Render the lines below as a Markdown table with the columns Number and Line, starting at the line that contains "How far does" and ending at the last line of the rows, both included. Leave out any blank lines.

::::

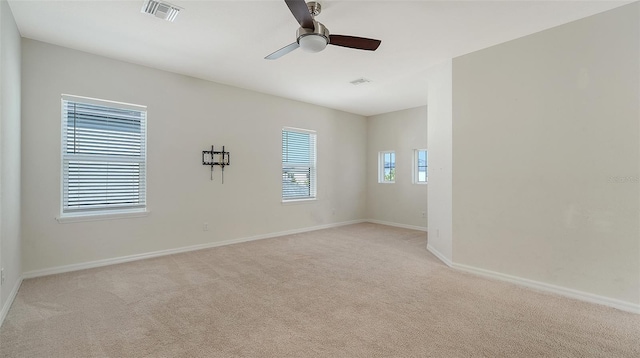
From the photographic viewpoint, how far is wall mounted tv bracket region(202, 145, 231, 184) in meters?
4.67

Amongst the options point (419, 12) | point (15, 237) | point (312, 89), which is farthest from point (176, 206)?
point (419, 12)

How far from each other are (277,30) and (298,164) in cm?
329

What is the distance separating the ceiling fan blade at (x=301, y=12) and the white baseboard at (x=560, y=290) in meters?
3.31

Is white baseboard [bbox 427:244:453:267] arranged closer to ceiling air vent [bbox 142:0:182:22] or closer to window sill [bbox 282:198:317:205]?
window sill [bbox 282:198:317:205]

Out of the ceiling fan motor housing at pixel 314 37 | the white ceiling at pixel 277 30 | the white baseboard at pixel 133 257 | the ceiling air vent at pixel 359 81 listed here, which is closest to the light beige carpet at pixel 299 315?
the white baseboard at pixel 133 257

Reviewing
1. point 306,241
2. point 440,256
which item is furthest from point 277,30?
point 440,256

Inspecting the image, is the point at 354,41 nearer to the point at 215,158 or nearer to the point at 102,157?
the point at 215,158

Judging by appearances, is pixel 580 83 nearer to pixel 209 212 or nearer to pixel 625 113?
pixel 625 113

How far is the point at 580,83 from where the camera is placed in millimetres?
2824

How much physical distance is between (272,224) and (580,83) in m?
4.79

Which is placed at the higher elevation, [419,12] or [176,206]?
[419,12]

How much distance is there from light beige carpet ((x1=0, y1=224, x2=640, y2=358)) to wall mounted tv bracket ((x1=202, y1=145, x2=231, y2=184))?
1.68m

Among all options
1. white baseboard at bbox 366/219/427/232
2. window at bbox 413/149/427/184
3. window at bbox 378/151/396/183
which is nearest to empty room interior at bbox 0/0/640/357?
white baseboard at bbox 366/219/427/232

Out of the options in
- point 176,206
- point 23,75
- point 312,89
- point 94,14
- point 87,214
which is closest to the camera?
point 94,14
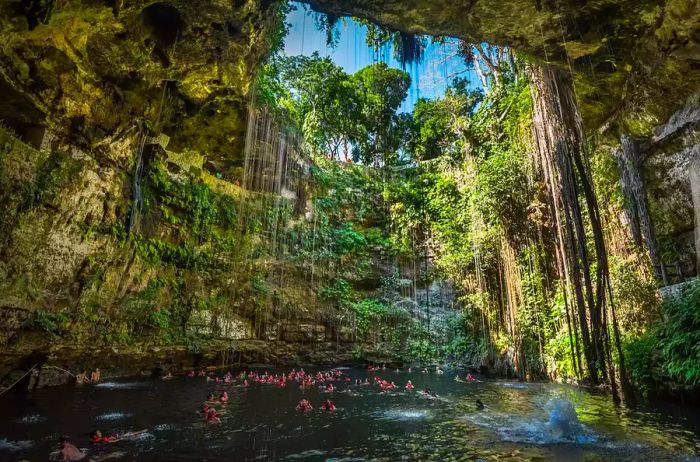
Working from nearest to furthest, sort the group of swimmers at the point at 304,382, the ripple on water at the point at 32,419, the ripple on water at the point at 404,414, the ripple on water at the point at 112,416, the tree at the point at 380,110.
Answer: the ripple on water at the point at 32,419, the ripple on water at the point at 112,416, the ripple on water at the point at 404,414, the group of swimmers at the point at 304,382, the tree at the point at 380,110

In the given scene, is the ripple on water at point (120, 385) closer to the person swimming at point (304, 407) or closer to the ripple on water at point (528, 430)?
the person swimming at point (304, 407)

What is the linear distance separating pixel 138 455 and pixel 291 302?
1034 cm

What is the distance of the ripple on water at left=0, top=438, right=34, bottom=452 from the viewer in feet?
14.4

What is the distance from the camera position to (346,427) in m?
5.91

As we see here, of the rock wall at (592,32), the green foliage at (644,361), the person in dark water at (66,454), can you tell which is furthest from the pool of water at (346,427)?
the rock wall at (592,32)

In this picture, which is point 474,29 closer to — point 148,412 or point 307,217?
point 148,412

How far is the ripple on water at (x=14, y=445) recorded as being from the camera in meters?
4.38

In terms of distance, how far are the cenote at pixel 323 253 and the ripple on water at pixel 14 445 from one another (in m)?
0.05

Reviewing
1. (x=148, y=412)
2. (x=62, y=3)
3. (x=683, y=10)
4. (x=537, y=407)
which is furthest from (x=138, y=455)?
(x=683, y=10)

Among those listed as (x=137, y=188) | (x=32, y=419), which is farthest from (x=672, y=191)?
(x=137, y=188)

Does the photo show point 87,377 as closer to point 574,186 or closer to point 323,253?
point 323,253

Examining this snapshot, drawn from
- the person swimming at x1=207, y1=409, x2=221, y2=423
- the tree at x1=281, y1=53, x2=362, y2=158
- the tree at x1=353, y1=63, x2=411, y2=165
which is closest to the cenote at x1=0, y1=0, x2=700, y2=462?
the person swimming at x1=207, y1=409, x2=221, y2=423

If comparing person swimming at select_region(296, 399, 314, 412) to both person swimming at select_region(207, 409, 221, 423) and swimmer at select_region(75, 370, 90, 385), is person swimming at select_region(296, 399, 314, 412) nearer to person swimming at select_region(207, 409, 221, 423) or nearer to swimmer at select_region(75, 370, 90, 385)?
person swimming at select_region(207, 409, 221, 423)

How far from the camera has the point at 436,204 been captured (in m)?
18.2
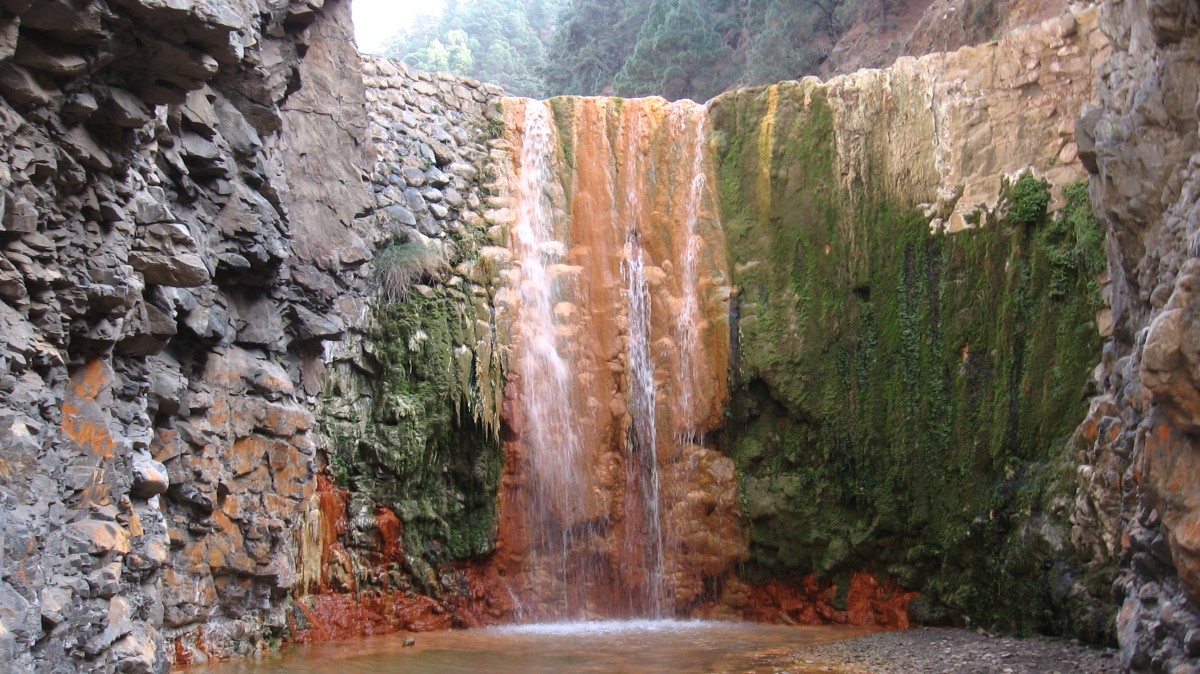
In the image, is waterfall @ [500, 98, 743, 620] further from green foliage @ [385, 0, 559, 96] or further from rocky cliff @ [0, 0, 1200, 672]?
green foliage @ [385, 0, 559, 96]

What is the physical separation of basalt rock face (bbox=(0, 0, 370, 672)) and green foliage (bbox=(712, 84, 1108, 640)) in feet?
19.2

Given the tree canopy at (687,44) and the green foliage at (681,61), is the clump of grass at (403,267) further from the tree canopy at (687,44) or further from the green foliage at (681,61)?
the green foliage at (681,61)

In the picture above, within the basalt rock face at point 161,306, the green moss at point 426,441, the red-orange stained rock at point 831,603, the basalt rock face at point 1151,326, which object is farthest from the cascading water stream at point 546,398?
the basalt rock face at point 1151,326

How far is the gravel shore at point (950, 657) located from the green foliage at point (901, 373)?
815 mm

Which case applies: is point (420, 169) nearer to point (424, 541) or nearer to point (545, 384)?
point (545, 384)

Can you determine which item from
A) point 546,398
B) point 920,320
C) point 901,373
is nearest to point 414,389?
point 546,398

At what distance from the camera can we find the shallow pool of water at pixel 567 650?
9312 mm

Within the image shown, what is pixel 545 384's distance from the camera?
1384 centimetres

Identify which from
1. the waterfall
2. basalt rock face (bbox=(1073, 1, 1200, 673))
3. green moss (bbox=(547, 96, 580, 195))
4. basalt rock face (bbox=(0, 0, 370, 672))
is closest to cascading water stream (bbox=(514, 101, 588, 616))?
the waterfall

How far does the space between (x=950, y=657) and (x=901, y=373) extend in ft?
13.8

::::

# Output of the exercise:
| Number | Line |
|---|---|
| 1 | How far does the space between (x=950, y=657) and (x=901, y=373) extend in ft? |
| 2 | 13.8 |